Suppose that $x$ lies in the intersection of $k$ orthants $S_1,\dots,S_k$, and that these orthants correspond to the (constant) Jacobians $G_1,\dots,G_k$. For each sequence $x_i$ that converges to $x$ (such that $x_i$ does not meet the boundaries), if $i$ is large enough then obviously $DF(x_i)$ can only take one of the values $G_1,\dots,G_k$, i.e., the sequence $DF(x_i)$ admits cluster points in the set $\{ G_1,\dots,G_k \}$. On the other hand, if we choose the sequence $x_i$ such that all of its elements belong to $S_j$ ($1\le j \le k$), then automatically $DF(x_i)$ converges to $G_j$ because $DF(x_i) = G_j \ \forall i$ (i.e., a constant sequence). We conclude that all the possible limits of in $(*)$ are $\{ G_1,\dots,G_k \}$ and therefore $D_Cf(x) = \mathrm{co} \{ G_1,\dots,G_k \}$.
It remains to determine $\{ G_1,\dots,G_k \}$. Because $x$ is on the boundaries, $x$ must contain at least one zero element. Suppose that $x$ contains exactly $p$ zero elements, then $x$ lies in the intersection of the $k = 2^{p}$ orthants corresponding to the $2^{p}$ Jacobians of the form $G=\mathrm{diag}(g_1,\dots,g_n)$, where
\begin{equation}
g_i = 
\begin{cases} 
0 &\mbox{if }  x_i < 0,\\
1 &\mbox{if }  x_i > 0,\\
\mbox{either } 0 \mbox{ or } 1 &\mbox{if }  x_i = 0.
\end{cases}
\end{equation}
The convex hull of these $2^{p}$ Jacobians is clearly the set of matrices $\mathrm{diag}(c_1,\dots,c_n)$ such that
\begin{equation}
c_i = 
\begin{cases} 
0 &\mbox{if }  x_i < 0,\\
1 &\mbox{if }  x_i > 0,\\
\mbox{any value in } [0,1] &\mbox{if }  x_i = 0.
\end{cases}
\end{equation}
For example, in $\mathbb{R}^3$, the point $x = (0, \color{blue}{2}, \color{red}{-7}, 0)$ lies in the intersection of the $4$ orthants whose Jacobians are $\mathrm{diag}(0, \color{blue}{1}, \color{red}{0}, 0)$, $\mathrm{diag}(0, \color{blue}{1}, \color{red}{0}, 1)$, $\mathrm{diag}(1, \color{blue}{1}, \color{red}{0}, 0)$, and $\mathrm{diag}(1, \color{blue}{1}, \color{red}{0}, 1)$, and thus
\begin{align}
D_Cf(x) &= \mathrm{co} \left\{\mathrm{diag}(0, \color{blue}{1}, \color{red}{0}, 0), \mathrm{diag}(0, \color{blue}{1}, \color{red}{0}, 1), \mathrm{diag}(1, \color{blue}{1}, \color{red}{0}, 0),  \mathrm{diag}(1, \color{blue}{1}, \color{red}{0}, 1)\right\} \\
&= \left\{\mathrm{diag}(c_1, \color{blue}{1}, \color{red}{0}, c_4): c_1\in [0,1], c_4\in [0,1]\right\}.
\end{align}
All the above just to arrive at the following simple rule for computing the subdifferential of the $n$-dimensional ReLU function $f$ at a point $x=(x_1,\dots,x_n)$:

*

*Compute $g_i \in \partial \mathrm{ReLU}(x_i)$ (i.e., element-wise subgradient).

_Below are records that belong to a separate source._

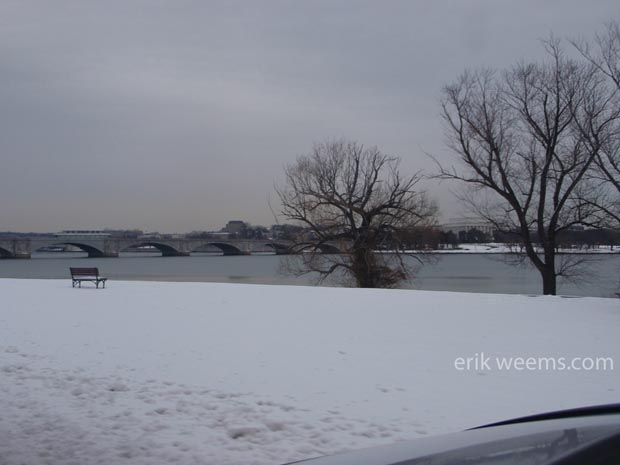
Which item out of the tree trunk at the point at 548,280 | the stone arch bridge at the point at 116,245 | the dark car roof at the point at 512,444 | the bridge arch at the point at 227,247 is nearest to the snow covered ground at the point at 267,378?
the dark car roof at the point at 512,444

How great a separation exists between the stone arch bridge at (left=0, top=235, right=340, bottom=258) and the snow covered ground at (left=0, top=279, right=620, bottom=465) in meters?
40.4

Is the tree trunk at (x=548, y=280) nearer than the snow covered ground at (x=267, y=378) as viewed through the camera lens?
No

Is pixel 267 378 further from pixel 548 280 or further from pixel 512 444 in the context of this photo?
pixel 548 280

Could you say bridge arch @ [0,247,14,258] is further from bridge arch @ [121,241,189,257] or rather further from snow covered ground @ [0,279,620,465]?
snow covered ground @ [0,279,620,465]

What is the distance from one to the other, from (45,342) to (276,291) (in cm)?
937

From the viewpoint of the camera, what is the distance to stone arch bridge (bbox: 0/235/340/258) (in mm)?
58094

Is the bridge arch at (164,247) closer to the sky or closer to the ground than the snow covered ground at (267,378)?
closer to the sky

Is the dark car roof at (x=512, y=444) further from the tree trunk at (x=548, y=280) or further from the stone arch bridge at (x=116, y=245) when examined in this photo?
the stone arch bridge at (x=116, y=245)

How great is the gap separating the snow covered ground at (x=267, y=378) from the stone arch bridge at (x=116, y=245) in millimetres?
40374

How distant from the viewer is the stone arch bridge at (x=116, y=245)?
5809 centimetres

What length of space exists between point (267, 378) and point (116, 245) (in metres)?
60.6

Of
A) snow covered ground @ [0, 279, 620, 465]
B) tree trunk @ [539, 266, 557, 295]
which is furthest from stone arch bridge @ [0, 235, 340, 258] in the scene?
snow covered ground @ [0, 279, 620, 465]

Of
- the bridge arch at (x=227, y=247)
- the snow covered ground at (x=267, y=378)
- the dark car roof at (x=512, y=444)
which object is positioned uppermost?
the bridge arch at (x=227, y=247)

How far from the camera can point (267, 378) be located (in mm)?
7129
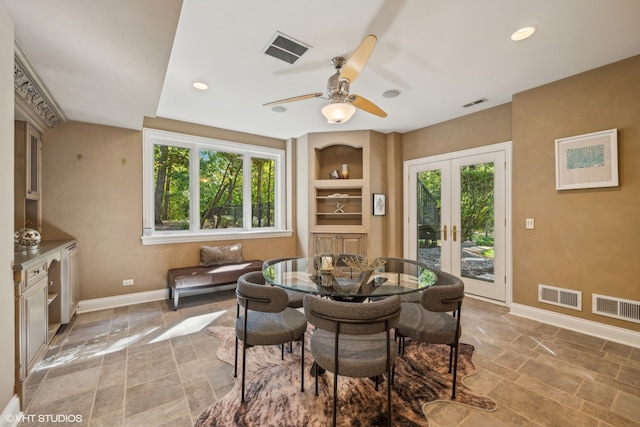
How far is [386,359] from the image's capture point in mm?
1564

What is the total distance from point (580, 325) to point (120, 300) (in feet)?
18.7

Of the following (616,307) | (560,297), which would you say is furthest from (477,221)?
(616,307)

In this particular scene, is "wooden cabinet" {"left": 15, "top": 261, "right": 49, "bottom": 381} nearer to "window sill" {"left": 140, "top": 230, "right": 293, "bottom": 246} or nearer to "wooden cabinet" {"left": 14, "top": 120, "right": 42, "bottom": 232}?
"wooden cabinet" {"left": 14, "top": 120, "right": 42, "bottom": 232}

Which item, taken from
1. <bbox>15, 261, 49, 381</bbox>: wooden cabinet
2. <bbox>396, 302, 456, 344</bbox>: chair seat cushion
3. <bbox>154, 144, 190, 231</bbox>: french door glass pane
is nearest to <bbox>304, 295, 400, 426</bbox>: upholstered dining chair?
<bbox>396, 302, 456, 344</bbox>: chair seat cushion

*Then $\mathrm{diag}(g_1,\dots,g_n)$ is a Clarke Jacobian of $f$ at $x$.

If the reader find the above derivation hard to understand, I would recommend to apply it to $\mathbb{R}^2$, the idea will become clearer quickly.
A: $
\def\L{\left}\def\R{\right}\def\LR#1{\L(#1\R)}
\def\step#1{\operatorname{\sigma}\LR{#1}}
\def\Diag#1{\operatorname{Diag}\LR{#1}}
\def\trace#1{\operatorname{Tr}\LR{#1}}
\def\o{{\tt1}}\def\p{\partial}
\def\grad#1#2{\frac{\p #1}{\p #2}}
$Let $\sigma$ denote the Heaviside step function (which is the derivative of the ReLu function)
$$\eqalign{
\step{z} = \begin{cases}
\o \quad {\rm if}\;z>0 \\
0 \quad {\rm otherwise} \\
\end{cases}
}$$
Define the vector variables
$$\eqalign{
g &= Ax+b, \qquad
f &= \max(0,g), \qquad
h &= \step{g} \\
}$$
A diagonal matrix $\;H = \Diag{h}\;$ can replace an elementwise/Hadamard product
$$h\odot w = Hw$$
Now calculate the differential and gradient of $f$
$$\eqalign{
df &= h\odot dg \\&= h\odot\LR{A\,dx} \\&= H{A\;dx} \\
\grad{f}{x} &= HA \\
}$$
$\ldots$ or the transpose of this, depending on your preferred layout convention.